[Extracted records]
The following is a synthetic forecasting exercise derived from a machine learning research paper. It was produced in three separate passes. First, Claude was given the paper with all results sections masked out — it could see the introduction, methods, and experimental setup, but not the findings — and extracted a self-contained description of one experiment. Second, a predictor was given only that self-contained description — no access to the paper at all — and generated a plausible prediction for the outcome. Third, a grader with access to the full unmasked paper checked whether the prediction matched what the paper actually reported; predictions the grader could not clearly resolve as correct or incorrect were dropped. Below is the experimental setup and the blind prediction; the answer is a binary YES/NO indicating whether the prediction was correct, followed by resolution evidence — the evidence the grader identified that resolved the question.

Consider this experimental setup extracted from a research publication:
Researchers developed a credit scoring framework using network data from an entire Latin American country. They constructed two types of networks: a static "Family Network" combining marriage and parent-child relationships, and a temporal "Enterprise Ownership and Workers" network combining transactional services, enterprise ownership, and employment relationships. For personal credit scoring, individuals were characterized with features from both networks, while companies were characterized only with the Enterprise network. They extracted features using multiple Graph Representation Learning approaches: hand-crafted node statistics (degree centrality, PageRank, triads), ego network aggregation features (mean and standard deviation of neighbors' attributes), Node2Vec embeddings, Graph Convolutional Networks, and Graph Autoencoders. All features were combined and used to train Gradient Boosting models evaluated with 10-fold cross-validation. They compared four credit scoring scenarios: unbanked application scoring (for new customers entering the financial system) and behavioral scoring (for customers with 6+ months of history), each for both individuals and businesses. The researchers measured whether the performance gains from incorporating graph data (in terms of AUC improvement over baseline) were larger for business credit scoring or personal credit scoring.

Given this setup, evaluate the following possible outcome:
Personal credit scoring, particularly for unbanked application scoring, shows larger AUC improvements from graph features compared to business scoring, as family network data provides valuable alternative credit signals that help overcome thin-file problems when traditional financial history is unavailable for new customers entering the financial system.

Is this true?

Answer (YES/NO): NO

■ Directions for this task: Considering only the data above, return the lines in which "following" occurs.

■ Task output:
The following is a synthetic forecasting exercise derived from a machine learning research paper. It was produced in three separate passes. First, Claude was given the paper with all results sections masked out — it could see the introduction, methods, and experimental setup, but not the findings — and extracted a self-contained description of one experiment. Second, a predictor was given only that self-contained description — no access to the paper at all — and generated a plausible prediction for the outcome. Third, a grader with access to the full unmasked paper checked whether the prediction matched what the paper actually reported; predictions the grader could not clearly resolve as correct or incorrect were dropped. Below is the experimental setup and the blind prediction; the answer is a binary YES/NO indicating whether the prediction was correct, followed by resolution evidence — the evidence the grader identified that resolved the question.
Given this setup, evaluate the following possible outcome:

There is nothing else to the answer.